>> BEGIN Records

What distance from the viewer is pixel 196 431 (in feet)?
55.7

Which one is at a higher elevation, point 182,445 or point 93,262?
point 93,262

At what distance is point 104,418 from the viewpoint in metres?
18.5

>> END Records
>> BEGIN Records

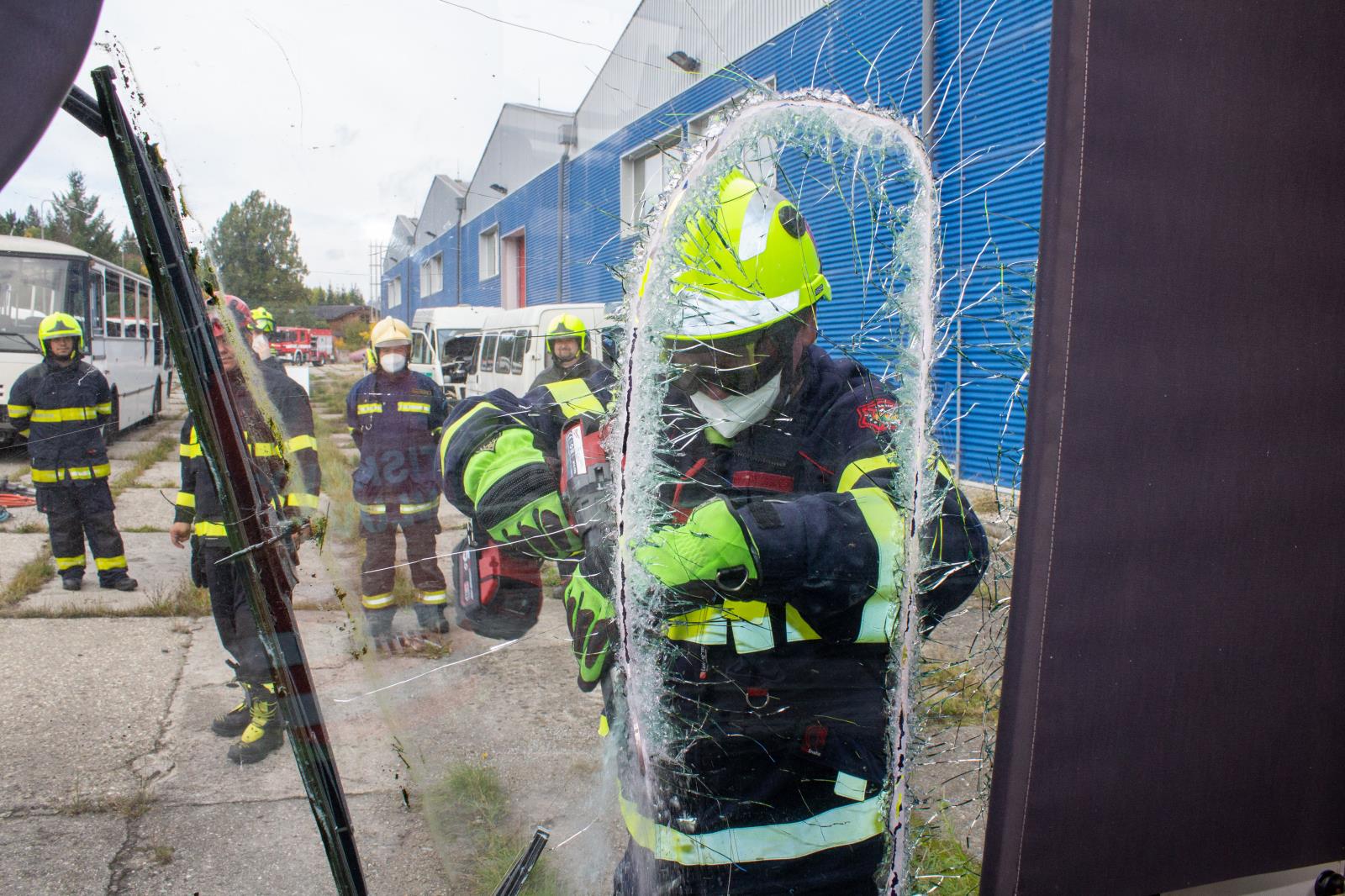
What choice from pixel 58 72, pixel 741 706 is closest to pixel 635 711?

>> END Records
>> BEGIN Records

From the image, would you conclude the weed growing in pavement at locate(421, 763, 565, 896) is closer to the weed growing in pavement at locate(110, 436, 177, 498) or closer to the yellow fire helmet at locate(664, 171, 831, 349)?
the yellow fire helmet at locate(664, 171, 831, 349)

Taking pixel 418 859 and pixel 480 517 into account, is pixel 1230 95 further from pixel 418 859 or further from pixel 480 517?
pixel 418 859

>> END Records

[Required work] List, word for word, each line in the entries above that contains the string "yellow". Case counts.

[Expected output]
From the image, would you conclude the weed growing in pavement at locate(421, 763, 565, 896) is closer to the weed growing in pavement at locate(110, 436, 177, 498) or closer to the yellow fire helmet at locate(664, 171, 831, 349)?
the yellow fire helmet at locate(664, 171, 831, 349)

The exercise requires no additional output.